Arms Talks End; U.S., Soviets Disagree on Results

Times Staff Writer

The chief U.S. and Soviet arms negotiators disagreed here Thursday on the results of the just-recessed talks, with the American giving the most optimistic assessment yet of the prospects for a new agreement, while the Soviet envoy bitterly attacked that view as distorted.

U.S. Ambassador Max M. Kampelman, recognizing that significant Soviet proposals were made within the last month, expressed hope that the session “has in some areas opened the way to a serious dialogue which will narrow our differences and lead to agreement.”

His optimism was echoed in a written statement from President Reagan in Santa Barbara, where he is vacationing. Commenting on the new Soviet proposals, Reagan said, “I am hopeful these proposals signal the beginning of a serious Soviet effort to join us in actually reducing nuclear arms.”

But the chief Soviet delegate, Viktor P. Karpov, four hours after Kampelman spoke, issued a statement charging that the American “assessments do not reflect the actual state of negotiations and present it (the last round of the talks) in a distorted light.


“Throughout the fifth round, there have been no changes in the position of the U.S. delegation that would contribute to mutually acceptable agreements,” he complained.

The differing assessments were somewhat predictable, with the Americans seeing the glass half full--by virtue of the new Soviet proposals that have been awaited for much of the 15 months of the talks--while the Soviets see it half empty in the absence of a U.S. response so far to their offers.

The bite to the Karpov statement was surprising, however, particularly because it referred to Kampelman by name. This may reflect Karpov’s anger at his being challenged by name by Kampelman six weeks ago. Kampelman’s charges came after the Soviet official, in a statement at the start of the round, criticized the U.S. air raid on Libya.

In Washington’s Court


Nonetheless, the rancorous exchange emphasized that the ball is now in Washington’s court as far as the arms talks are concerned, and that the “constructive response” to the Soviet proposals that was promised by Kampelman may make or break chances for a significant arms agreement in time for the next U.S.-Soviet summit, which is expected late this year.

That response could be presented to the Soviets after the talks resume here Sept. 14, but it might also be sent to Moscow earlier to speed up the process.

The next round of talks is scheduled to end Nov. 4, just before the U.S. congressional elections and not much in advance of a possible November or December summit meeting.

In his statement, Kampelman noted that the round began with U.S. proposals on the table in all three negotiating groups: long-range offensive missiles and bombers; medium-range offensive missiles, and space defense weapons.


The United States has offered a 50% reduction in long-range weapons, as have the Soviets. But in its latest proposal, Moscow introduced a new option that calls for lesser cuts of about 33%.
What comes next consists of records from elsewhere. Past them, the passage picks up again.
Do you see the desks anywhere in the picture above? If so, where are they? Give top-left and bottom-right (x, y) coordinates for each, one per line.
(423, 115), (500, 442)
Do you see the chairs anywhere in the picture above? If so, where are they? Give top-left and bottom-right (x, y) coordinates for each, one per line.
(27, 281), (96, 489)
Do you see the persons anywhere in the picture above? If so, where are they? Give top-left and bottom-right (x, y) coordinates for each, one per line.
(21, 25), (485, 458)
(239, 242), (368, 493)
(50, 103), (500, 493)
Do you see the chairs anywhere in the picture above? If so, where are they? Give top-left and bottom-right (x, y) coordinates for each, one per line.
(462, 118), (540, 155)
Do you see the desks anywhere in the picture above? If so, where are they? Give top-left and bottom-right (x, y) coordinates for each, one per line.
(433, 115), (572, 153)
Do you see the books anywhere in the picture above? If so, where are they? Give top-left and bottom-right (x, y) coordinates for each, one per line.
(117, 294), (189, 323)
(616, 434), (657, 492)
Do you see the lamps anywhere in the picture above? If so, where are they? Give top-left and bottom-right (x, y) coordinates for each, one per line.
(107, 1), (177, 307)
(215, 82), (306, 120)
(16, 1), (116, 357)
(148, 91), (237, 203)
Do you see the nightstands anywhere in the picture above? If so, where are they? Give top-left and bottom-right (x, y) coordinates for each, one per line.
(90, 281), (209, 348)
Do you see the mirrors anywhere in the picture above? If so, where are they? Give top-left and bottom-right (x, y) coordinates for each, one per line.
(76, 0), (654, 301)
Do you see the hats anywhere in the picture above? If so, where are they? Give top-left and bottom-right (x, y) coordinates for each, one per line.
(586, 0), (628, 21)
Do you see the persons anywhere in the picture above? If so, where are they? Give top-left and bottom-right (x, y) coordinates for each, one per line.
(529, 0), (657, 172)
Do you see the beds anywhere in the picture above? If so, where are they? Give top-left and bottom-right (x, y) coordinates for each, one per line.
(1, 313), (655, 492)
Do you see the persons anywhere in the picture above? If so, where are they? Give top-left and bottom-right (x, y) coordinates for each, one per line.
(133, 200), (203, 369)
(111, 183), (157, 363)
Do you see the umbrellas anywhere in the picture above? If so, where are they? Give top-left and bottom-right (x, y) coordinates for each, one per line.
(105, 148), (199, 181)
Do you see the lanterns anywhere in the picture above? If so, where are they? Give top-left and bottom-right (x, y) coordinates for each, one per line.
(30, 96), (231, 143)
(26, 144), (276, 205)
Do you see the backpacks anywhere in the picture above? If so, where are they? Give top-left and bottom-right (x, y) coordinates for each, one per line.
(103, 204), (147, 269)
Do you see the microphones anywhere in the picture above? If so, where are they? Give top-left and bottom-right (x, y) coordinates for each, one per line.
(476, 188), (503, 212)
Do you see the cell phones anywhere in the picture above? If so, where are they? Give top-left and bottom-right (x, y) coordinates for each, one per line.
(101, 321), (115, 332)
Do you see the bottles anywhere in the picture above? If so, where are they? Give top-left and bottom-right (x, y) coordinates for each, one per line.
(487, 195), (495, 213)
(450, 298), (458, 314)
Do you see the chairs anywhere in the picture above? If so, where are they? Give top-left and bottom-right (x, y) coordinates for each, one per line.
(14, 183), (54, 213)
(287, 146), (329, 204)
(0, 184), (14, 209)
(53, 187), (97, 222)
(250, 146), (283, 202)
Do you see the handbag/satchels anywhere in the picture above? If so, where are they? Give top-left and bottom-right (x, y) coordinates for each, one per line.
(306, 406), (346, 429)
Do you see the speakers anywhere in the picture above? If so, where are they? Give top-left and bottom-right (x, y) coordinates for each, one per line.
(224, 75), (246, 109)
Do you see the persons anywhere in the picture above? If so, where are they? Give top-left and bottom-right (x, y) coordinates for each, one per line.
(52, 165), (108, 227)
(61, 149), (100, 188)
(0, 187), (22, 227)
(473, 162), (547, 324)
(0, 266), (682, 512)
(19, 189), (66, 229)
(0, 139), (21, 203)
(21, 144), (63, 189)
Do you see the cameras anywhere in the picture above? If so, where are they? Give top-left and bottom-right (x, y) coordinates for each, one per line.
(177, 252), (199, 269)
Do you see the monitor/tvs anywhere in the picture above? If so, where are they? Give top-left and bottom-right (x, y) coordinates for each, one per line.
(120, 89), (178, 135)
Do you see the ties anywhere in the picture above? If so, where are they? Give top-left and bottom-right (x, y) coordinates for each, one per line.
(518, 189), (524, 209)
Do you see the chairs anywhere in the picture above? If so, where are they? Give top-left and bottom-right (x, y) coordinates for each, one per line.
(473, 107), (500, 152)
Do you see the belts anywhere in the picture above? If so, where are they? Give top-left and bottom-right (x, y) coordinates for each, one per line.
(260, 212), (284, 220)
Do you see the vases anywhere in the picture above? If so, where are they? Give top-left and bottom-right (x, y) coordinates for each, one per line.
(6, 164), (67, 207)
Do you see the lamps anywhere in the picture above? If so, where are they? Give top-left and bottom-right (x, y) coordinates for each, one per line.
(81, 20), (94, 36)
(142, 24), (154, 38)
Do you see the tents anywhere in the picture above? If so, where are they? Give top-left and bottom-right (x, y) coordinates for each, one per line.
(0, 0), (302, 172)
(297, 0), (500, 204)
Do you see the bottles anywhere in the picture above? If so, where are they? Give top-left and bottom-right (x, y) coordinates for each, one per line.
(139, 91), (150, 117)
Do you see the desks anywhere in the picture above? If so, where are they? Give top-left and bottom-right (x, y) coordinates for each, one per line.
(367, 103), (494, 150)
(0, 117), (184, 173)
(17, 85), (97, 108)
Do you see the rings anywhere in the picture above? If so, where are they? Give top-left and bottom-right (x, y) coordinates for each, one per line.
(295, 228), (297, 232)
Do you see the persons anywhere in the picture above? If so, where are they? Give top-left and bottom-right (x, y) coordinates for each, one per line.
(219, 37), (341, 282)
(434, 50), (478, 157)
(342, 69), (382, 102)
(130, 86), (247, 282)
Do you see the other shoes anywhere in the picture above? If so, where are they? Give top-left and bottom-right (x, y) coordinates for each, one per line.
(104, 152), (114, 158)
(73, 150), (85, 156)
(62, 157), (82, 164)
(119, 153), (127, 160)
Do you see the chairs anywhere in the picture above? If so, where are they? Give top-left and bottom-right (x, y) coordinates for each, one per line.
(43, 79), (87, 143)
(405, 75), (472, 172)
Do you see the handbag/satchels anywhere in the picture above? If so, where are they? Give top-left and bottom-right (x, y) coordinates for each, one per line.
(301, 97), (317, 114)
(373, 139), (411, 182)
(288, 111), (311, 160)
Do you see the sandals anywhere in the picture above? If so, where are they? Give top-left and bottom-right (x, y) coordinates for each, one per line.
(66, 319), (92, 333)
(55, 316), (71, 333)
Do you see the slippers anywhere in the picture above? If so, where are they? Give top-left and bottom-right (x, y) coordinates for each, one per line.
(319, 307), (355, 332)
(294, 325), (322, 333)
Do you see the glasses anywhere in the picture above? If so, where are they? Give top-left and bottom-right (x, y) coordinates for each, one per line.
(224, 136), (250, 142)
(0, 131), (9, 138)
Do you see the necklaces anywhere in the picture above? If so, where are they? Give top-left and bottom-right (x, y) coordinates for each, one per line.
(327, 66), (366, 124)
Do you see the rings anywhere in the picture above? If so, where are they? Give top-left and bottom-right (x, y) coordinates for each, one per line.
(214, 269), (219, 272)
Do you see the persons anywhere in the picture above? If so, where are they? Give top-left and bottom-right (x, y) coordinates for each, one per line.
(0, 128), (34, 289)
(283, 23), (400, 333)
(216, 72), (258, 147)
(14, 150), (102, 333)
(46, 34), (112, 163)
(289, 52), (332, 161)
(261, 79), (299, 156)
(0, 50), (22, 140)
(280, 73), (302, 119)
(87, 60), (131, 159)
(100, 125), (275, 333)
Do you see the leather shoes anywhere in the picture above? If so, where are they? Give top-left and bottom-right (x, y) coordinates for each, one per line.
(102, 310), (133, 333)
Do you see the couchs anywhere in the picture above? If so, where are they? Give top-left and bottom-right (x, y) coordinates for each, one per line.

It coupled this alternative with the demand that the Anti-Ballistic Missile treaty, which curtails work on anti-missile defensive systems, be amended to extend the “non-withdrawal” clause from six months to 15 years. This would forbid deployment of the Administration’s Strategic Defense Initiative, or “Star Wars” space-based missile defense program, for that period. Kampelman said that the “modified Soviet proposals” in space defense negotiations have been “responsive to some of our concerns” and he expressed hope that the proposals “will turn out to be constructive.”

He complained that in the third set of talks, dealing with medium-range missiles, the United States had made the most recent proposal and called for “a more determined Soviet effort in the next round to bridge remaining differences.”

“The latest Soviet proposals, introduced just a few days ago, are now being seriously considered and studied by us,” he added.